# Provided passage

↓↓↓

The thick walls and filtered light from the courtyards created cool, quiet chambers embellished with the occasional horseshoe arch or twisted column.
But the quiet, private spaces have long since given way to overcrowding. In 1958 the Casbah’s 70 hectares were home to only 30,000 people. Those numbers swelled as the battle for independence gained strength, and people crowded into the city to escape reprisals by the French. More than 80,000 people live in the Casbah today. Each house, intended for a single family, now holds as many as 10 poor families.
“When I change my clothes, I have to wear a robe” for privacy, said Oumedjber Aziouz, 30, who lives in two small whitewashed rooms with six other members of the family on the ground floor of a house whose courtyard measures just 3m2. His father, who moved into the rooms as a boy in 1948, grew up and raised his family there. “All of us were born in this room,” Aziouz said, stretching his arms out to touch both walls to emphasize how cramped the quarters are.
The house was built for one family and now houses three, altogether about 20 people. Sheets hang across the balconies of the narrow central courtyard to give each family a modicum of privacy. Everyone in the house shares a small toilet on the ground floor and bathes in the local neighborhood baths.
A balding man, 60 and retired, lives above Aziouz with his wife and three grown children in one narrow, whitewashed room. A color television is perched atop a wooden chest of drawers at one end of the room, and a wooden cabinet is built into the other. Two foam sofas that fold out into beds at night are the only other furniture. The family cooks and eats at a gas burner on their small loggia.
“I have asked for a new house twice in the past 10 years,” the man said, revealing a gap where his eyeteeth should be. He declined to give his name. Like others living on his narrow street, he was told at the housing office that he had already been given a new apartment as part of a government plan to ease crowding.
None of the residents have been able to get more information on the ghost homes, which they assume were given away in return for bribes. “They sold our houses to other people,” the man said.
But the psychic difficulties of overcrowding aren’t as troubling as the physical danger of living in the rickety structures of the Casbah, residents say. “I’m afraid all the time,” said Mohammed ben Aissa, 86, standing in the gloom of the narrow footpath outside his home. He said three neighbors died when their house collapsed nearby a few years ago. A good shake would bring much of the Casbah down.
Yet Ammour, of the Casbah Foundation, created by volunteers in 1990 to save the old city, said that some people had intentionally damaged their homes by knocking out pillars or breaking down walls to increase their chances of being assigned new ones. “It’s an ongoing battle to stop people from destroying houses,” he said.
The foundation is the successor to a series of defunct associations that have sought to preserve the area since independence. It got off to a slow start because the effort coincided with the brutal civil war that engulfed the nation after the military canceled elections in 1991 to stave off a victory by fundamentalists. “The Casbah was infested by terrorists, and so we lost eight years,” Ammour said.
In 1991 the foundation did get the Casbah registered with the UN Educational, Scientific and Cultural Organization as a World Heritage site, and in 1998 the government passed a law requiring the protection of state patrimony. But it took until 2003 for the association to get the Casbah declared a protected site under the law.
The municipal government commissioned an exhaustive study of the Casbah and divided its dense urban landscape into five sectors. A plan was drawn up to relocate the population of successive sectors to allow renovation to proceed.

↑↑↑

(Spatial reasoning entries)
↓↓↓

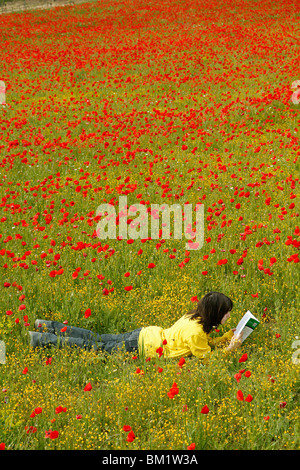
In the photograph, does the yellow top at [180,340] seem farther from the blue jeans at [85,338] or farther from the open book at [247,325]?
the open book at [247,325]

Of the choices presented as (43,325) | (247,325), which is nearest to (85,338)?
(43,325)

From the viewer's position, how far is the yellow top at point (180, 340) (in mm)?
4332

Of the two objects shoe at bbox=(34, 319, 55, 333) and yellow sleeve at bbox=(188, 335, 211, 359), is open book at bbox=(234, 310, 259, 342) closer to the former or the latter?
yellow sleeve at bbox=(188, 335, 211, 359)

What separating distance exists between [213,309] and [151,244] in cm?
220

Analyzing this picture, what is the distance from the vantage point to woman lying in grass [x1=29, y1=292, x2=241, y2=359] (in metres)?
4.34

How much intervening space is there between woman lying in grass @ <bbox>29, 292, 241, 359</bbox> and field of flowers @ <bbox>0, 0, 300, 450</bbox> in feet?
0.48

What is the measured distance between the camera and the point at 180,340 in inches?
175

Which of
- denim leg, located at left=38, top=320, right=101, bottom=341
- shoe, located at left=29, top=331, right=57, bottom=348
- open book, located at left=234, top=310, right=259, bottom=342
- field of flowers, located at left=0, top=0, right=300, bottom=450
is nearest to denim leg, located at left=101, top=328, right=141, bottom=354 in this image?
denim leg, located at left=38, top=320, right=101, bottom=341

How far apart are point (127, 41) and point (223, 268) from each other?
18547 mm

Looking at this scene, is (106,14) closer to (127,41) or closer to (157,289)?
(127,41)

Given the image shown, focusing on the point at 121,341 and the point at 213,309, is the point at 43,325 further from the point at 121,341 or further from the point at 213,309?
the point at 213,309

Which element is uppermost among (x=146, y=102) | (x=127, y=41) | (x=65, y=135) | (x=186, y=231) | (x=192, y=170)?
(x=127, y=41)

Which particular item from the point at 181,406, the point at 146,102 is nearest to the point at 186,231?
the point at 181,406

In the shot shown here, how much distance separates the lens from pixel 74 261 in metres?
6.11
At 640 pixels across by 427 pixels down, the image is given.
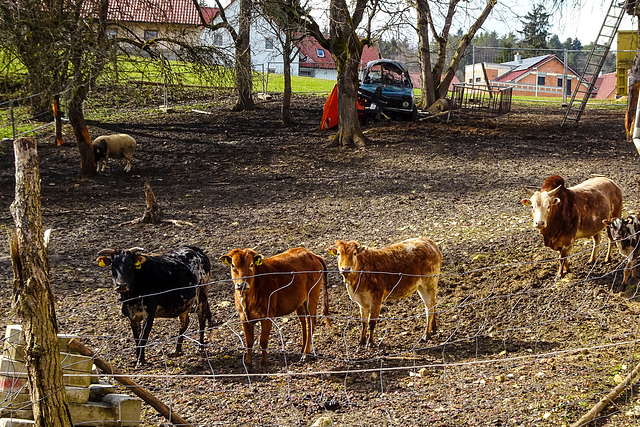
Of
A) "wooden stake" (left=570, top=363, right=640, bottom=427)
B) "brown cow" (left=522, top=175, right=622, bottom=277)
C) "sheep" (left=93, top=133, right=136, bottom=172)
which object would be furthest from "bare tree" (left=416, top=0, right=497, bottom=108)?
"wooden stake" (left=570, top=363, right=640, bottom=427)

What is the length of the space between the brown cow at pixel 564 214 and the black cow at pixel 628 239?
0.23m

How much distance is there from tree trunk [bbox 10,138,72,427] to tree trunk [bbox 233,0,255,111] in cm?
1171

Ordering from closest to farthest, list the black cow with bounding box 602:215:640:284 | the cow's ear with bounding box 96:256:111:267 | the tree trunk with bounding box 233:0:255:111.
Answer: the cow's ear with bounding box 96:256:111:267 → the black cow with bounding box 602:215:640:284 → the tree trunk with bounding box 233:0:255:111

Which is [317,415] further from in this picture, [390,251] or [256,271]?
[390,251]

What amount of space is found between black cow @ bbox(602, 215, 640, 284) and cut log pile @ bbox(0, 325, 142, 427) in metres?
5.71

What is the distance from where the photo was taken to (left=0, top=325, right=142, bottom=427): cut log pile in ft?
15.1

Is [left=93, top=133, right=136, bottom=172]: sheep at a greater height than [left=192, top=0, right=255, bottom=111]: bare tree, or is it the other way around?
[left=192, top=0, right=255, bottom=111]: bare tree

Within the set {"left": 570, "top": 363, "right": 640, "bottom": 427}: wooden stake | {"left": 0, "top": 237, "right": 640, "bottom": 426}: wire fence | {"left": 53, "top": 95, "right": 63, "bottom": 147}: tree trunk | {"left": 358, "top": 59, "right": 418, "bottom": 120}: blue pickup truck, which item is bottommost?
{"left": 0, "top": 237, "right": 640, "bottom": 426}: wire fence

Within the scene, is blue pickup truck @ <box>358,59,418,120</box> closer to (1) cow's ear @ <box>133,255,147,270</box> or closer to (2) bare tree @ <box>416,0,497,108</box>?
(2) bare tree @ <box>416,0,497,108</box>

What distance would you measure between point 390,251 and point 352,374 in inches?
60.8

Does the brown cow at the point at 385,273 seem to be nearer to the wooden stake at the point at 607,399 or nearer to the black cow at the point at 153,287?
the black cow at the point at 153,287

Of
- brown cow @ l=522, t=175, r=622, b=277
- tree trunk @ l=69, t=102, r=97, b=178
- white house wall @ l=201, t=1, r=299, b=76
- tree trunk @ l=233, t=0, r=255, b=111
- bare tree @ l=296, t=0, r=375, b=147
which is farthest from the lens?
white house wall @ l=201, t=1, r=299, b=76

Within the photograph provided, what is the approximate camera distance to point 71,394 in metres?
4.74

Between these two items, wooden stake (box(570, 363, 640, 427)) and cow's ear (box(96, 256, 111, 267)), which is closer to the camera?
wooden stake (box(570, 363, 640, 427))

↑↑↑

# What to do
A – Quote the Casbah passage, starting at the words "The municipal government" and stopping after "renovation to proceed.".
B – List every distinct calendar year the Casbah passage mentions, in the order they first appear.
The entries have no role here.

# Solutions to each task
A –
The municipal government commissioned an exhaustive study of the Casbah and divided its dense urban landscape into five sectors. A plan was drawn up to relocate the population of successive sectors to allow renovation to proceed.

B – 1958, 1948, 1990, 1991, 1998, 2003